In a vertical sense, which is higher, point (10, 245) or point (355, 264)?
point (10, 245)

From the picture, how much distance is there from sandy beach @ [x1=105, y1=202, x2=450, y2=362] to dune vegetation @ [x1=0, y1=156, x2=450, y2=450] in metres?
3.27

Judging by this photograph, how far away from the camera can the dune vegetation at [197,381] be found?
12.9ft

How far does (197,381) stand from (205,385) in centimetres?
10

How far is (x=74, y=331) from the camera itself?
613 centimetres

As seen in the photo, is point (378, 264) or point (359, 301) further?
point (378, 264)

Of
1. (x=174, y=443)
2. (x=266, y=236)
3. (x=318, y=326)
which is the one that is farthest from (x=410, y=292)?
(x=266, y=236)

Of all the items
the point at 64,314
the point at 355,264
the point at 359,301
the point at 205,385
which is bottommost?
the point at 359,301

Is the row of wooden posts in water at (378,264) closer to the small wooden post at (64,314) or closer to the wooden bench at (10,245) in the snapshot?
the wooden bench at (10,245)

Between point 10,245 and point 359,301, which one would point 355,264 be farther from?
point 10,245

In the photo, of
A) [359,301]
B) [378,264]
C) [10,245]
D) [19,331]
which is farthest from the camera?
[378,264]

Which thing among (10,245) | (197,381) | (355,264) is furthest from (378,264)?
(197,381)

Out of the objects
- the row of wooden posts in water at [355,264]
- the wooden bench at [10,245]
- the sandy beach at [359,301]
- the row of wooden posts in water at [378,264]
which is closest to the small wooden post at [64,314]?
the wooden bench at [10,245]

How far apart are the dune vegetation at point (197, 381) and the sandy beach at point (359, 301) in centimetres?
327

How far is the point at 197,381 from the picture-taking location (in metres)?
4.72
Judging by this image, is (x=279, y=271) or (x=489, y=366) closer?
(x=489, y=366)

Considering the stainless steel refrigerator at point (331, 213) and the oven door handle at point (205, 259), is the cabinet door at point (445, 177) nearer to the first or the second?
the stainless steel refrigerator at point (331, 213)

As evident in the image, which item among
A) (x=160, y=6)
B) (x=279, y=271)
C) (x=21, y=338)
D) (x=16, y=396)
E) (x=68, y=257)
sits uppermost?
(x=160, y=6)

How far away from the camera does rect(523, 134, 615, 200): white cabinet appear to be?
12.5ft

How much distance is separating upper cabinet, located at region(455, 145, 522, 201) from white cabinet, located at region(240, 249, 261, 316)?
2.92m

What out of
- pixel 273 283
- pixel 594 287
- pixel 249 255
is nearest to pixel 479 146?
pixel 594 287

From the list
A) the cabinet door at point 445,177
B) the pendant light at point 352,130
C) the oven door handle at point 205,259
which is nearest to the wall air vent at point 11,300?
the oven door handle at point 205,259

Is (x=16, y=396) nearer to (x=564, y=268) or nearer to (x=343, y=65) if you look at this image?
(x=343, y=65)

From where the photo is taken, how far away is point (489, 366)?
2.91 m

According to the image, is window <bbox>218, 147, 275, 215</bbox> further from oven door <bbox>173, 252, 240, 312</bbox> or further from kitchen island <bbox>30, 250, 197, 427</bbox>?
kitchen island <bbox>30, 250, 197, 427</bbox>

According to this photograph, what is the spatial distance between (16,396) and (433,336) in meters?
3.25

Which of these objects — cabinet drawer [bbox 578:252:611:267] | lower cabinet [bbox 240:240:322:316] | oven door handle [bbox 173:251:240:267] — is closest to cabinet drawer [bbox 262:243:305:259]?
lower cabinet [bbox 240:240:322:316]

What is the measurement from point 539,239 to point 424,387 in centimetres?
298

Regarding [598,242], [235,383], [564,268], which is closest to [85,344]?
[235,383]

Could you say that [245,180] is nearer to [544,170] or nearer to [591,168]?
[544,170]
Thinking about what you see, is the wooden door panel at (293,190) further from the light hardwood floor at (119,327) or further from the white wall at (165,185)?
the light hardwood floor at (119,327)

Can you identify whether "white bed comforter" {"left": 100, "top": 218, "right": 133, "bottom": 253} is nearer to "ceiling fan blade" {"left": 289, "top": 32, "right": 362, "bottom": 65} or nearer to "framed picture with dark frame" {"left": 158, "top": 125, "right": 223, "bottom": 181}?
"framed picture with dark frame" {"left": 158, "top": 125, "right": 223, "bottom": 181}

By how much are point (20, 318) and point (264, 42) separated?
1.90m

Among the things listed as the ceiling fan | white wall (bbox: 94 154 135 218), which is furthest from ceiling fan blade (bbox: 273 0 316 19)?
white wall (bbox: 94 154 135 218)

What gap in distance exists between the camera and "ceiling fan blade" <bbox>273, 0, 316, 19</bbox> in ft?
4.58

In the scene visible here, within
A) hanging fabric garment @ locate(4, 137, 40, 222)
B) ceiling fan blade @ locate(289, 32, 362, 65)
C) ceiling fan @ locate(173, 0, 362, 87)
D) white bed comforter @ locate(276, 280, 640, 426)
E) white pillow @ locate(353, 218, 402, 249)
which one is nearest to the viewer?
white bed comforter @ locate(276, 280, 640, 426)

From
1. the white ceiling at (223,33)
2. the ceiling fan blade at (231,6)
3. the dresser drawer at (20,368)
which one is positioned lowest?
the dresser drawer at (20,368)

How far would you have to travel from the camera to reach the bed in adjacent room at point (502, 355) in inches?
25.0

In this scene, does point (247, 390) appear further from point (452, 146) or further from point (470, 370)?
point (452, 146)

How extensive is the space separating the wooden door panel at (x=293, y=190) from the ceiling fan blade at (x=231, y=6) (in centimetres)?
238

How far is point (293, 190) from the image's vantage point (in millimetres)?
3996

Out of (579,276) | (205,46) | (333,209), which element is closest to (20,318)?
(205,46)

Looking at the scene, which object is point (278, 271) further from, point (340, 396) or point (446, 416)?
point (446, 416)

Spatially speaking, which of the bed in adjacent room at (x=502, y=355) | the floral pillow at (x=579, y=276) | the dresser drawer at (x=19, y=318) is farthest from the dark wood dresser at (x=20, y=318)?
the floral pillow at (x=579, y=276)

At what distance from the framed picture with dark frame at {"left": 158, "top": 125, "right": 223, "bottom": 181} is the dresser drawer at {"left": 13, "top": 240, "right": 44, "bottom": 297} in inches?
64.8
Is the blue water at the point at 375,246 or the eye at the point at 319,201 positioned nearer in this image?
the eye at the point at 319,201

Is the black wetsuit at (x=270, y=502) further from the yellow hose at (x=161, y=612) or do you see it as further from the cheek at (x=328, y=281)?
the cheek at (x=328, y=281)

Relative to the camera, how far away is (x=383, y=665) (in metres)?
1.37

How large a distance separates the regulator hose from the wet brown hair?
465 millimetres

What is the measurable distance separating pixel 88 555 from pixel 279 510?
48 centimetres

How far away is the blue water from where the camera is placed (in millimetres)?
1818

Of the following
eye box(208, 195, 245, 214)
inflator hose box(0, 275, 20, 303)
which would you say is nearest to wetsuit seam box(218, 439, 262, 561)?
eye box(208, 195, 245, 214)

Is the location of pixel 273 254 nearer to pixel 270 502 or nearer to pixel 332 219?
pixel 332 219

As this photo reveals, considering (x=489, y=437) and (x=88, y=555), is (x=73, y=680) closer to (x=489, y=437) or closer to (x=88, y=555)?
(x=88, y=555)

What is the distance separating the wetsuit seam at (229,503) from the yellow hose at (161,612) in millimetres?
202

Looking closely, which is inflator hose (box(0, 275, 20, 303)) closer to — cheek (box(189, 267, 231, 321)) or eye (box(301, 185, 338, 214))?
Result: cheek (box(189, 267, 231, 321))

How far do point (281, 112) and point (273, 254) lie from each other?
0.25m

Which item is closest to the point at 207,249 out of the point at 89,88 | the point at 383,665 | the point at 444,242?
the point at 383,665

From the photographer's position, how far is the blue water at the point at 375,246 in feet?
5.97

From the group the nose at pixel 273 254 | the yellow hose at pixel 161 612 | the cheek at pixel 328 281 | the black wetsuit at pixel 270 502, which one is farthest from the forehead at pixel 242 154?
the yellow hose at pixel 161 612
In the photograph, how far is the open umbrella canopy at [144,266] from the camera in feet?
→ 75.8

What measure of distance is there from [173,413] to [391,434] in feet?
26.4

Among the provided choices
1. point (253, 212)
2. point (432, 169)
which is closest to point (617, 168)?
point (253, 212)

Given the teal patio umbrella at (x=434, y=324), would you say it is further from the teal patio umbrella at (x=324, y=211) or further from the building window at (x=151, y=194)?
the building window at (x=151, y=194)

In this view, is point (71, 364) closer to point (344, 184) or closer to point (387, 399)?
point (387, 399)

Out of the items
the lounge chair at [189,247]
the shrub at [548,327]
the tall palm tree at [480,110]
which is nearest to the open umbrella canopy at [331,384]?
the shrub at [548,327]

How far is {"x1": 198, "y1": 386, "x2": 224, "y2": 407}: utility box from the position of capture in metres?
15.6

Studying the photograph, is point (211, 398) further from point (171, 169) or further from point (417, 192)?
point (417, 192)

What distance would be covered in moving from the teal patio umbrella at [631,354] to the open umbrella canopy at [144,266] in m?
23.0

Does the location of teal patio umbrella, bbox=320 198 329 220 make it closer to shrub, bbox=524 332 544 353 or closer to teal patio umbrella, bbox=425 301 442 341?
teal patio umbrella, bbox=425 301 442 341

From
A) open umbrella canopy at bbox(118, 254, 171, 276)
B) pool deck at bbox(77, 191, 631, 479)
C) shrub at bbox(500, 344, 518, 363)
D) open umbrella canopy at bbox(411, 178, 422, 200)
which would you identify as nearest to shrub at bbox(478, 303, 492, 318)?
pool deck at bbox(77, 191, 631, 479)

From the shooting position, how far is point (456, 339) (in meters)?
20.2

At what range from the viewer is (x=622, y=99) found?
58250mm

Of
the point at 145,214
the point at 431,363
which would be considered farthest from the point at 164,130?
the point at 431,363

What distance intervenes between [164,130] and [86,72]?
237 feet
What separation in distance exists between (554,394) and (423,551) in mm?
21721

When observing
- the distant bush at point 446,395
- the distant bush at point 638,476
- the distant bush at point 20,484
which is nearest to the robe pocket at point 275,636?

> [Task requirements]: Exactly reproduce the lines beginning with the one that contains "From the shooting" and ending with the last line of the material, both included. Leave out everything else.

> [Finished task]:
From the shooting position, how far is point (456, 339) (in meters)?
20.2

At what range from the viewer is (x=622, y=99) found?
58250mm

Of
the point at 145,214
the point at 431,363
which would be considered farthest from the point at 164,130?
the point at 431,363

What distance intervenes between [164,130] and [86,72]?
237 feet
What separation in distance exists between (554,394) and (423,551) in mm?
21721

When observing
- the distant bush at point 446,395
- the distant bush at point 638,476
- the distant bush at point 20,484
which is nearest to the robe pocket at point 275,636?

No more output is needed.